1 min

BRIEFS: Charter taking back seat to policing

Privacy? Proper administration of justice? Pffft!

Charter protection thinning

If police break a citizen’s Charter rights, the evidence they gather can still be used in criminal proceedings in the wake of an Ontario Court Of Appeal decision Sep 5.

The trial judge acquitted LB, a high school student whose name cannot be released because he is a young person, after he found that LB had been unjustifiably detained (violating his freedom from arbitrary detention), searched (violating his privacy) and that the police hadn’t told him of his right to a lawyer (proper administration of justice). LB is accused of bringing a loaded handgun to school.

In ordering a new trial, the appeal judges disagreed with the trial judge’s analysis. But even if LB’s rights were violated, they say, the evidence should be weighed for its reliability and importance before ruling on its admissibility and only “egregious” examples of rights infringement should result in the exclusion of evidence.

If evidence is admitted in such cases, police will not be obliged to honor suspects’ Charter rights, experts say.

Unconstitutional? Pfft, say Cons

Rather than appeal a Superior Court Of Ontario ruling that declared aspects of the Anti-Terrorism Act unconstitutional, the Conservatives will simply ignore it.

The political or religious “motive” clause was ruled contrary to the Canadian Charter Of Rights And Freedoms in 2006 in the case of accused terrorist Momin Khawaja.

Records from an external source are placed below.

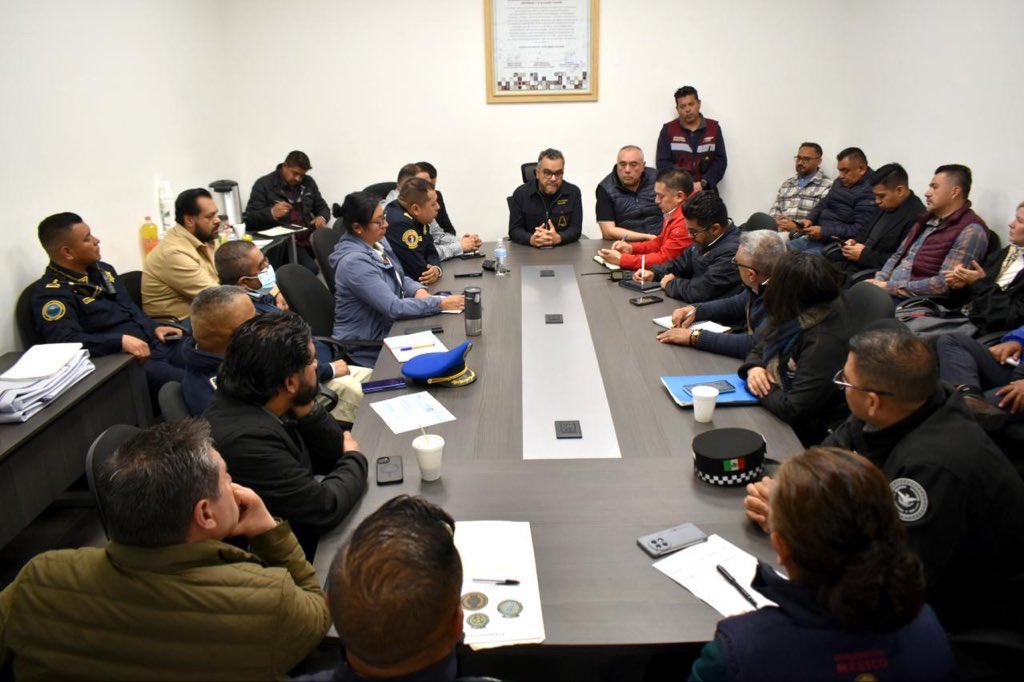 ¡La seguridad se construye con coordinación y compromiso! 🚓

Esta mañana participamos en la "Mesa de Seguridad y de Género", un espacio de diálogo y trabajo conjunto con los tres niveles de gobierno para dar seguimiento a las acciones en materia de seguridad, fortalecer la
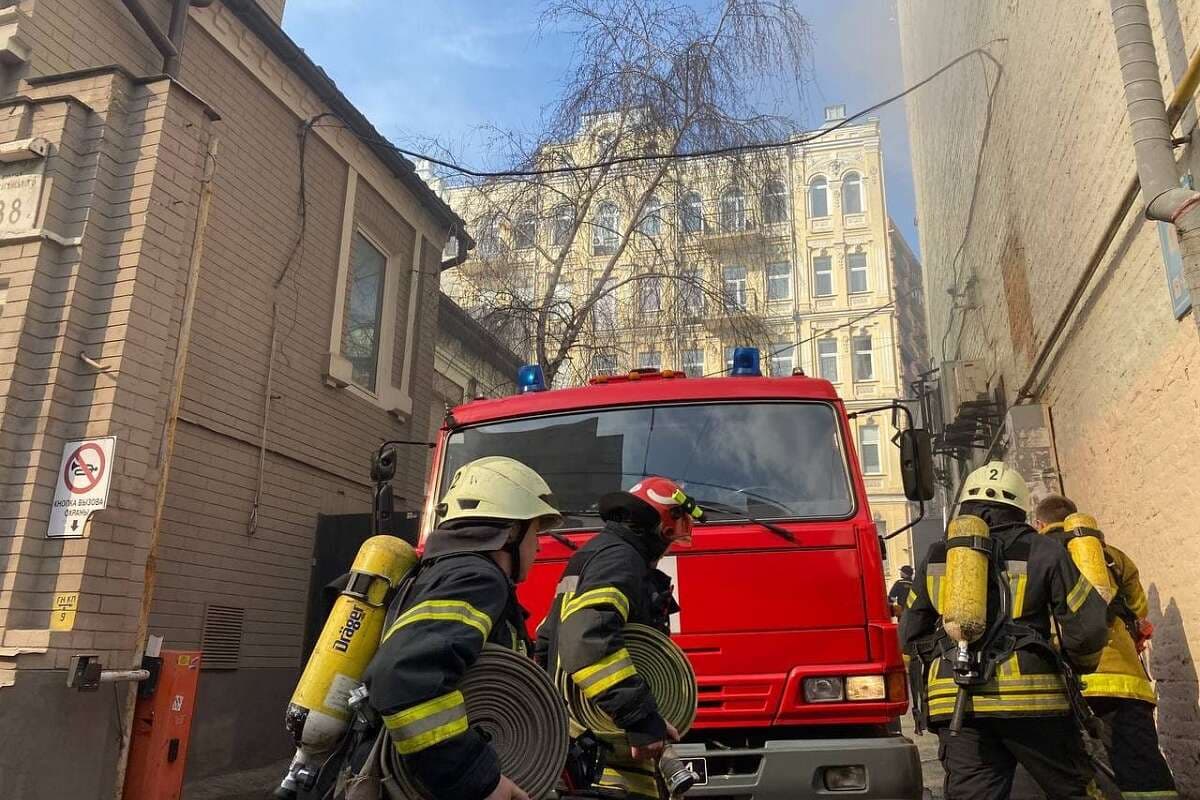 Frontnews image description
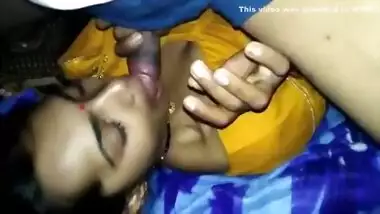 Desi Village Lady Blowjob Cock Of Devar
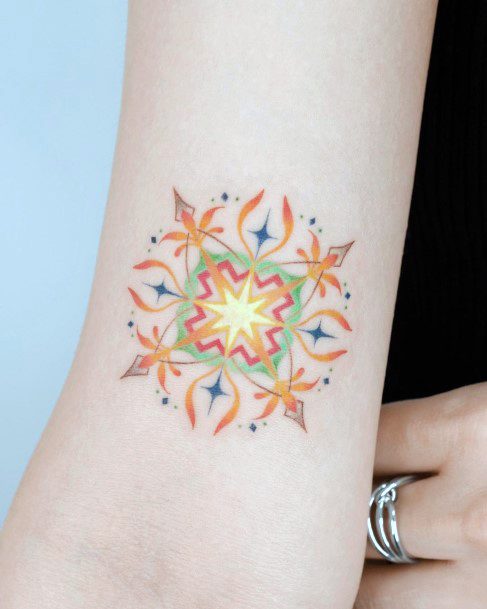 30 tatuagens ornamentais incríveis que vão te inspirar!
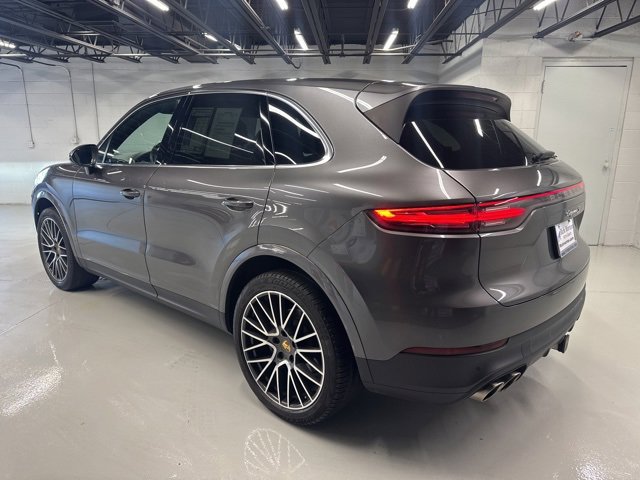 Used 2019 Porsche Cayenne S image 3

A report tabled in July and discovered by reporters in September reveals that the government will not appeal the judge’s ruling in the Khawaja case — nor amend the law to make it line up with the Charter.

Surveillance good, White says

A day after decrying the Carleton security cameras as unhelpful, Ottawa Police chief Vernon White backpedalled, saying he thinks cameras are a good way to catch crooks.

Civil libertarians point out that the expensive, invasive installation of security cameras seldom aids in prevention or prosecution of crimes. Better lighting in public places is usually just as effective-and it’s much less expensive.

Ottawa has been flirting with setting up more video surveillance along Rideau St and at transit stops. Earlier this year, the city expanded its video monitoring of public parks and last year, the National Capital Commission added a number of cameras to gay-sex hot spots.